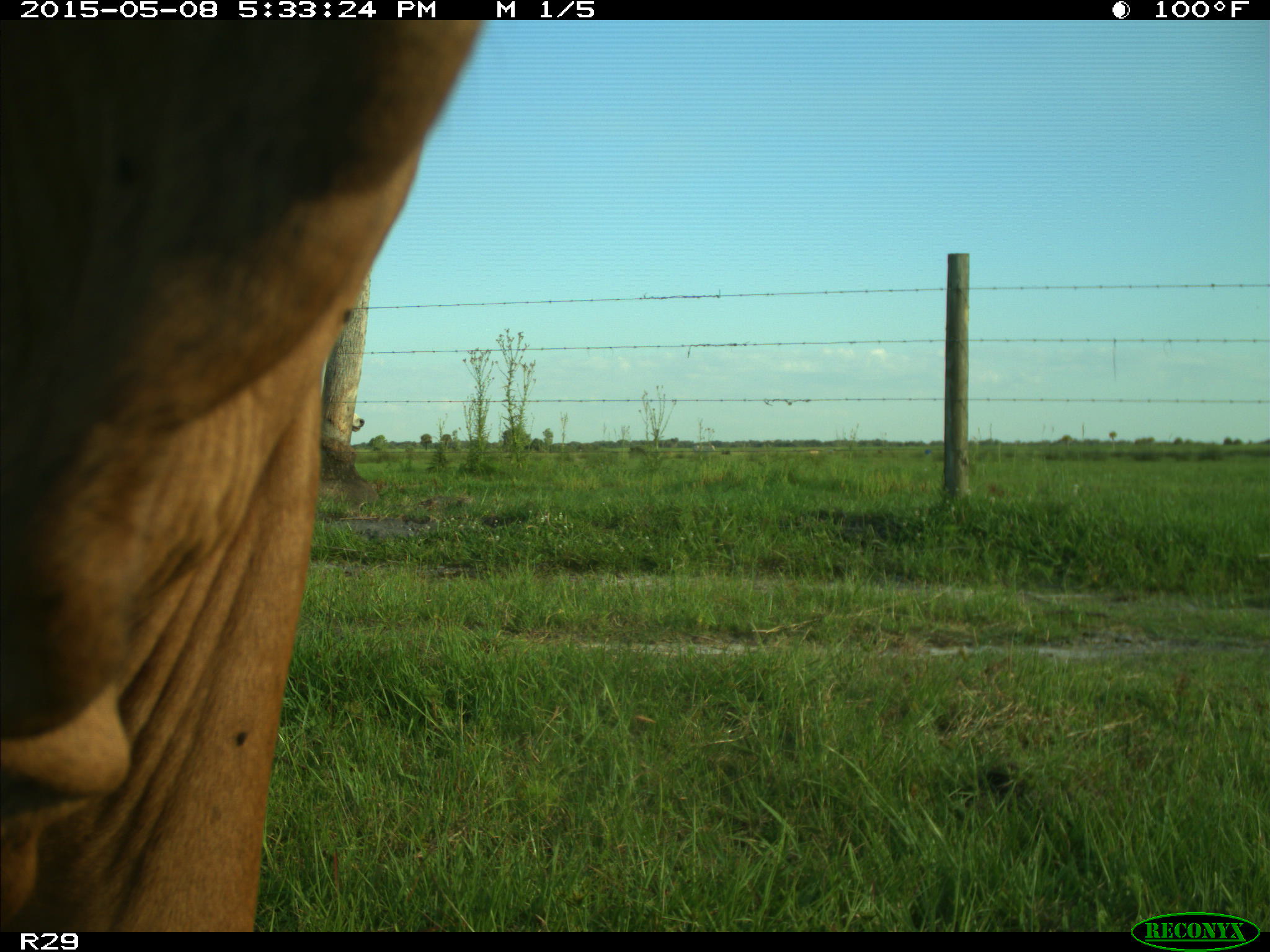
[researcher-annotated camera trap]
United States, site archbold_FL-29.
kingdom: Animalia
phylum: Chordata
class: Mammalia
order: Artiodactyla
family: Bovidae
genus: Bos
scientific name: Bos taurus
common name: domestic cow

######

TASK:
Skipping every picture, reproduce the records word for word.

TASK ANSWER:
[researcher-annotated camera trap]
United States, site archbold_FL-29.
kingdom: Animalia
phylum: Chordata
class: Mammalia
order: Artiodactyla
family: Bovidae
genus: Bos
scientific name: Bos taurus
common name: domestic cow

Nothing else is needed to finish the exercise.